FRAGMENTO CITADO:

Fuentes: Monthly Review

¿Es admisible que una persona no versada en acontecimientos económicos y sociales opine sobre el tema del socialismo? Abordemos primero esta pregunta desde el punto de vista del conocimiento científico. Podría parecer que no, existieran diferencias metodológicas esenciales entre la astronomía y la economía: el objetivo de los científicos es en ambos campos, descubrir leyes […]

¿Es admisible que una persona no versada en acontecimientos económicos y sociales opine sobre el tema del socialismo?

Abordemos primero esta pregunta desde el punto de vista del conocimiento científico. Podría parecer que no, existieran diferencias metodológicas esenciales entre la astronomía y la economía: el objetivo de los científicos es en ambos campos, descubrir leyes de validez universal para un grupo delimitado de fenómenos, a fin de mostrar, lo más claramente posible, su interrelación. Pero es indiscutible la existencia de tal tipo de diferencias metodológicas. No resulta fácil descubrir leyes generales en el campo de la economía dado que los fenómenos económicos observables están a menudo influidos por diversos factores que es muy difícil evaluar por separado. Por otra parte, la experiencia acumulada desde los comienzos del llamado período civilizado de la historia humana», como bien se sabe, ha sido siempre ampliamente influida y condicionada por causas que en modo alguno son de naturaleza exclusivamente económica. Por ejemplo, a lo largo de la historia, la mayoría de los principales estados fueron a su turno conquistados. Los pueblos invasores se establecieron en el país dominado, como clases legal y económicamente privilegiadas. Monopolizaron la propiedad de la tierra y designaron un clero que surgía de sus propias filas, el que asumió el control de la educación convirtiendo la división clasista de la sociedad en una institución permanente, y creó un sistema de valores a través del cual puede guiarse, en gran medida inconscientemente, la conducta social de los hombres.

DATOS GUARDADOS:
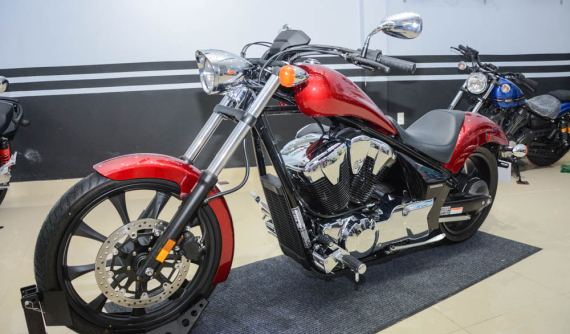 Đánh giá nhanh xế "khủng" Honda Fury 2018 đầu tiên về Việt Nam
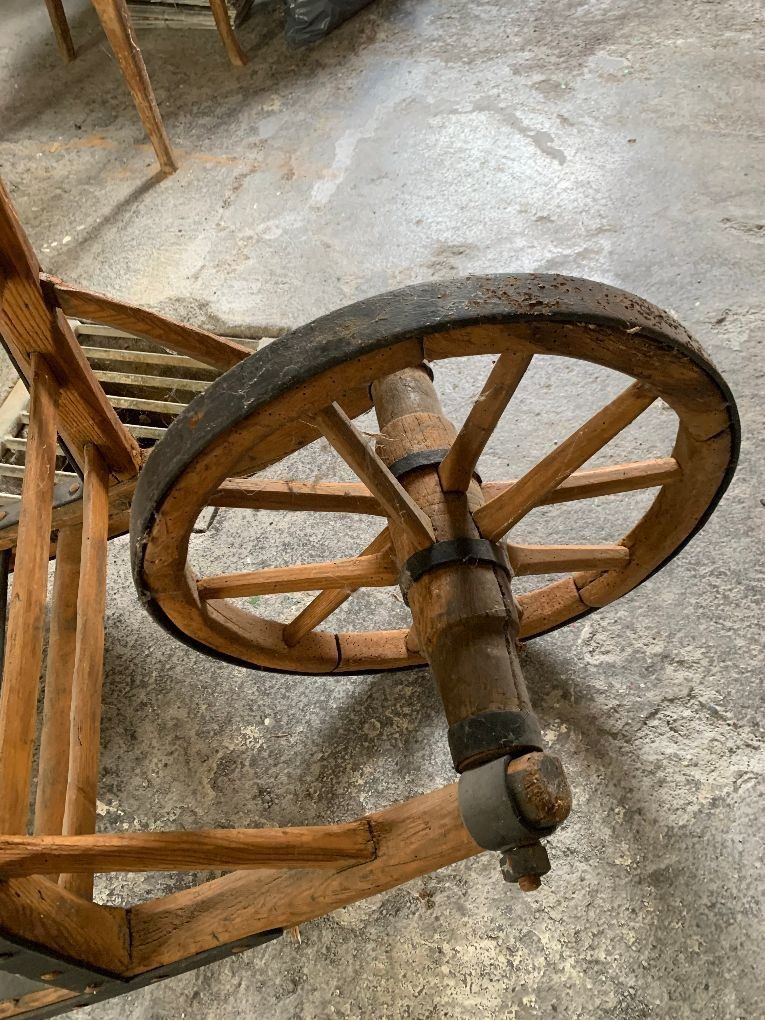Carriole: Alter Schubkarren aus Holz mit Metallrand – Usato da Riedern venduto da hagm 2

QUÉ HACER:
1: Según el fragmento sobre el socialismo, ¿qué monopolizaron los pueblos invasores en el país dominado?
2: Retoma, por favor, el fragmento sobre el socialismo y continúalo a partir de su última oración.

RESPUESTAS:
1: La propiedad de la tierra.

2:
Sin embargo la tradición histórica pertenece, por así decirlo, al pasado; en ninguna parte se superó realmente lo que Thorstein Veblen denominaba la fase depredatoria» del desarrollo humano. Los hechos económicos observables corresponden a esta fase, las leyes que pueden inferirse de los mismos ni son verificables ni válidas, aun en otras fases. Puesto que el verdadero objetivo del socialismo consiste, precisamente, en superar la fase depredatoria del desarrollo humano, es poca la luz que la ciencia económica puede arrojar en su estado actual sobre la futura sociedad socialista.

En segundo término, el socialismo tiene una finalidad ético-social. La ciencia, sin embargo, no puede establecer objetivos finales y, menos aún, inculcárselos a los seres humanos; a lo sumo puede proporcionar los medios para obtener determinados fines. Pero los fines mismos son concebidos por personalidades de elevados ideales éticos; si éstos no son prematuros y endebles sino fuertes y vitales, serán adoptados y llevados hacia delante por los hombres, quienes semiinconscientemente determinan la lenta evolución de la sociedad.

Por estas razones deberíamos guardarnos de sobre estimar la ciencia y los métodos científicos en relación a problemas humanos y de suponer que los expertos son los únicos que tienen derecho a expresarse respecto de cuestiones que afectan a la organización de la sociedad.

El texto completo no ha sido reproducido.